APTLY_REPO_COMPONENT: "main"
APTLY_REPO_NAME: "debian_stable_main"
APTLY_PATH: "dist"
APTLY_SOURCE_NAME: "myproject"
APTLY_MAX_RETRIES: 2
APTLY_FORCE_OVERWRITE: true
script:
- echo "Publish Bullseye debian packages on APT repository..."
- aptly-publish
needs:
- "build"
rules:
- if: $CI_COMMIT_TAG
The parameters are passed using environment variables as designed with a Woodpecker CI plugin. Consequently, you could refer to the previous section for details about these parameters. For the password to request Aptly API, you have to set the APTLY_API_PASSWORD
CI variable in your Gitlab project configuration (be sure to check Masked variable).
With Forgejo Actions
The following workflow configuration demonstrates a simple usage to build and publish a debian package:
---
name: Build and publish forgejo-runner Debian package
on: [create]
jobs:
build:
steps:
- name: Check out repository code
uses: actions/checkout@v4
- name: Build Debian package
run: ./build.sh
- name: Upload Debian package files
uses: actions/upload-artifact@v3
with:
name: dist
path: |
dist/*.buildinfo
dist/*.changes
dist/*.deb
dist/*.dsc
dist/*.tar.gz
publish:
runs-on: docker
container:
image: docker.io/brenard/aptly-publish:latest
steps:
- name: "Download Debian package files"
uses: actions/download-artifact@v3
with:
name: dist
- name: "Publish Debian package on Aptly repository"

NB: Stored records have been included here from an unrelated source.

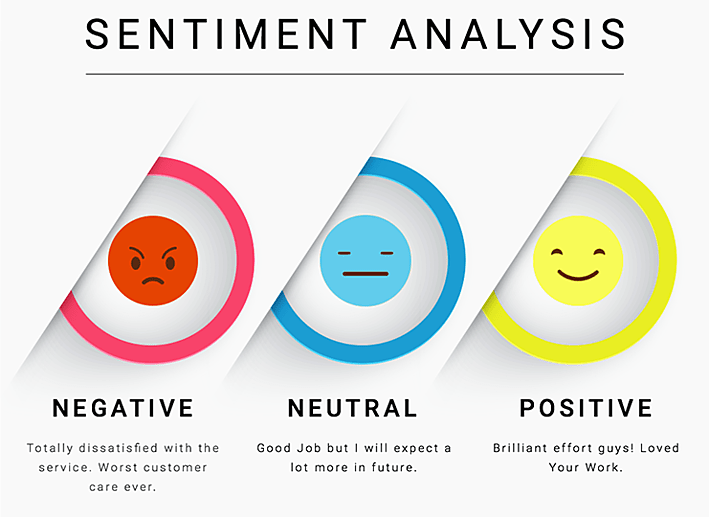 SENTIMENT ANALYSIS

NEGATIVE

Totally dissatisfied with the service. Worst customer care ever.

NEUTRAL

Good Job but I will expect a lot more in future.

POSITIVE

Brilliant effort guys! Loved Your Work.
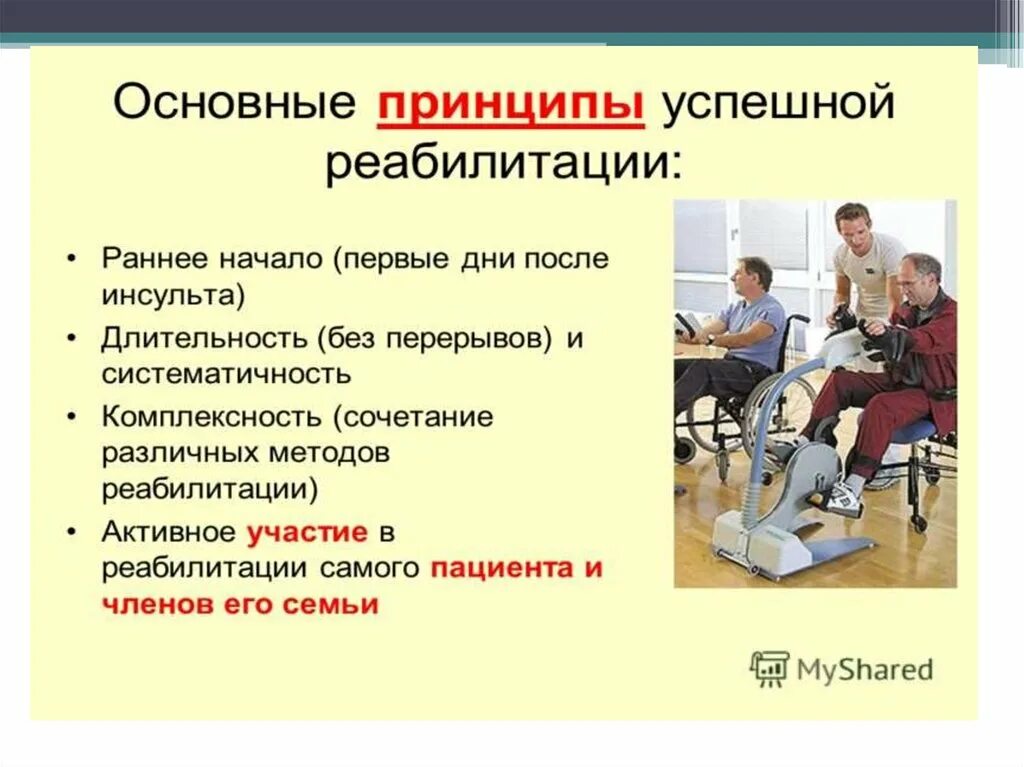 Основные принципы успешной реабилитации:

• Раннее начало (первые дни после инсульта)
• Длительность (без перерывов) и систематичность
• Комплексность (сочетание различных методов реабилитации)
• Активное участие в реабилитации самого пациента и членов его семьи

MyShared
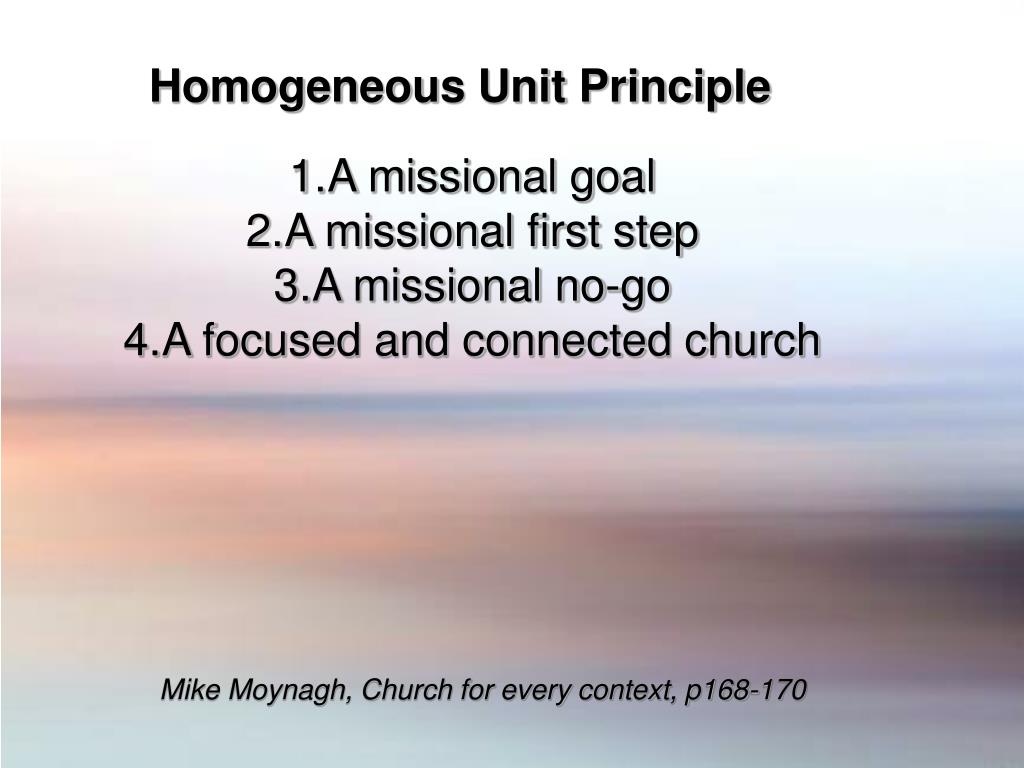 Homogeneous Unit Principle

1.A missional goal
2.A missional first step
3.A missional no-go
4.A focused and connected church

Mike Moynagh, Church for every context, p168-170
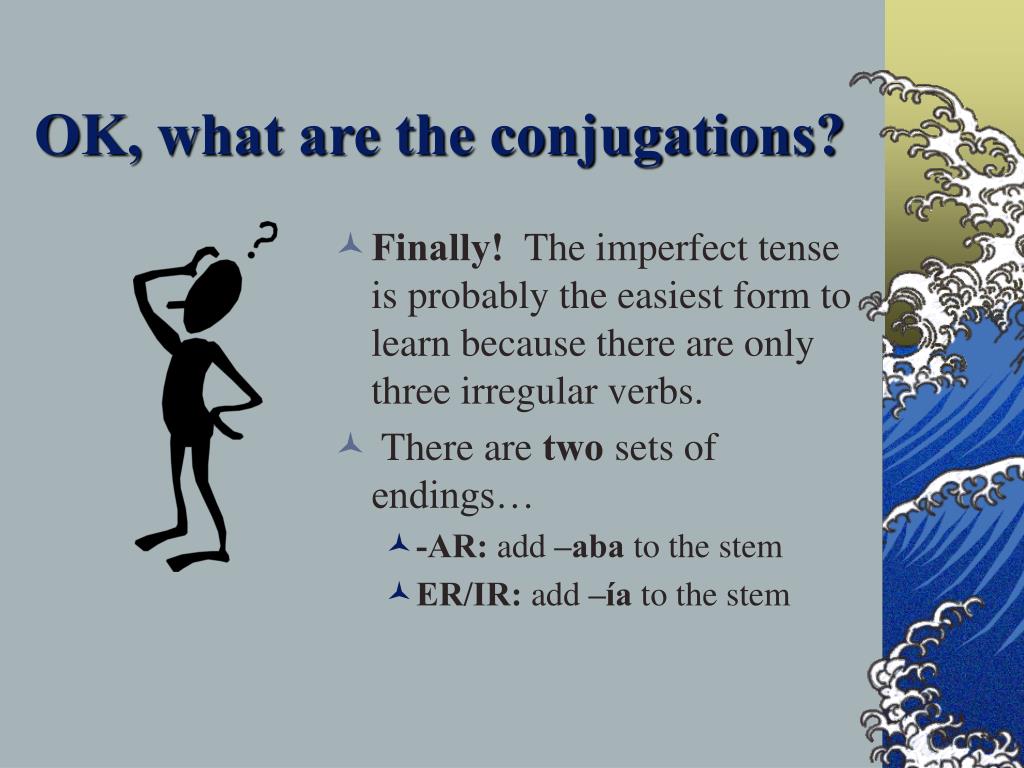 OK, what are the conjugations?

?

Finally! The imperfect tense is probably the easiest form to learn because there are only three irregular verbs.

There are two sets of endings…

-AR: add –aba to the stem

ER/IR: add –ía to the stem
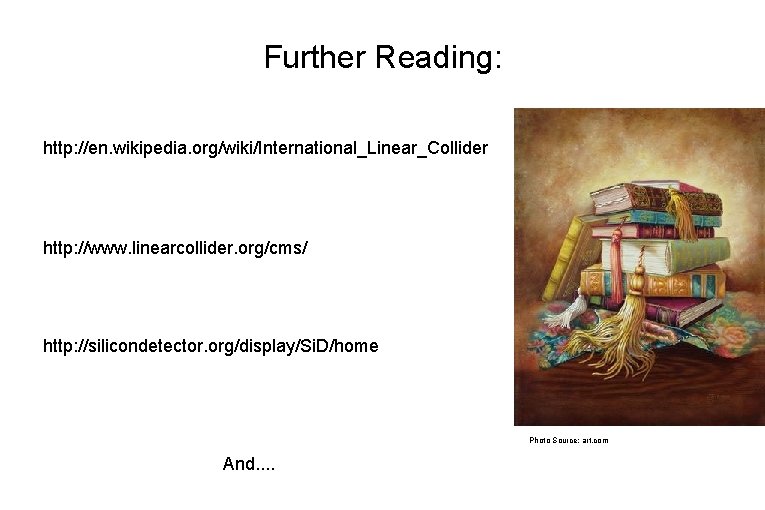 Further Reading:

http://en.wikipedia.org/wiki/International_Linear_Collider

http://www.linearcollider.org/cms/

http://silicondetector.org/display/SiD/home

Photo Source: art.com

And....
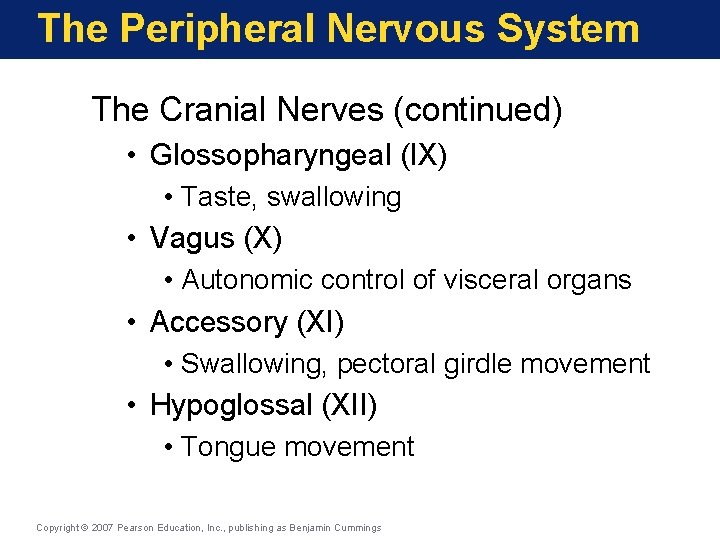 The Peripheral Nervous System

The Cranial Nerves (continued)

• Glossopharyngeal (IX)

• Taste, swallowing

• Vagus (X)

• Autonomic control of visceral organs

• Accessory (XI)

• Swallowing, pectoral girdle movement

• Hypoglossal (XII)

• Tongue movement

Copyright © 2007 Pearson Education, Inc., publishing as Benjamin Cummings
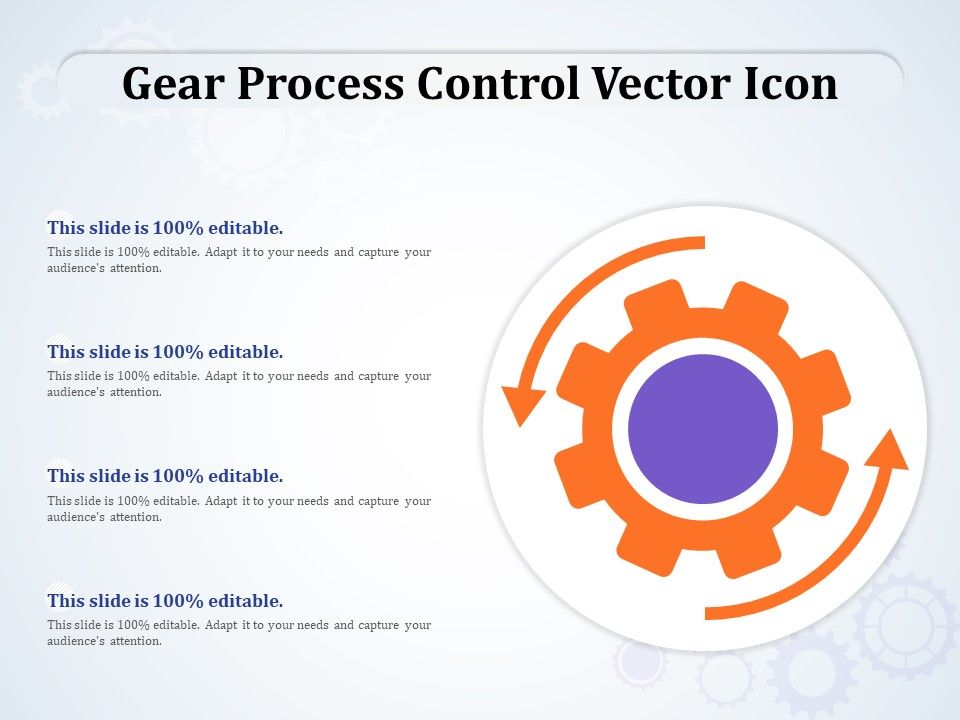 Gear Process Control Vector Icon

This slide is 100% editable.
This slide is 100% editable. Adapt it to your needs and capture your audience's attention.

This slide is 100% editable.
This slide is 100% editable. Adapt it to your needs and capture your audience's attention.

This slide is 100% editable.
This slide is 100% editable. Adapt it to your needs and capture your audience's attention.

This slide is 100% editable.
This slide is 100% editable. Adapt it to your needs and capture your audience's attention.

uses: https://gitea.zionetrix.net/bn8/aptly-publish@master
with:
api_url: https://your.aptly.tld/api
api_username: myproject
api_password: ${{ secrets.APTLY_API_PASSWORD }}
prefix: debian
repo_component: main
repo_name: debian_stable_main
path: "./"
source_name: myproject
max_retries: 2
force_overwrite: true
The parameters are passed using environment variables as designed with a Woodpecker CI plugin. Consequently, you could refer to the previous section for details about these parameters. For the password to request Aptly API, you have to set the APTLY_API_PASSWORD
Actions secret in your Forgejo project configuration.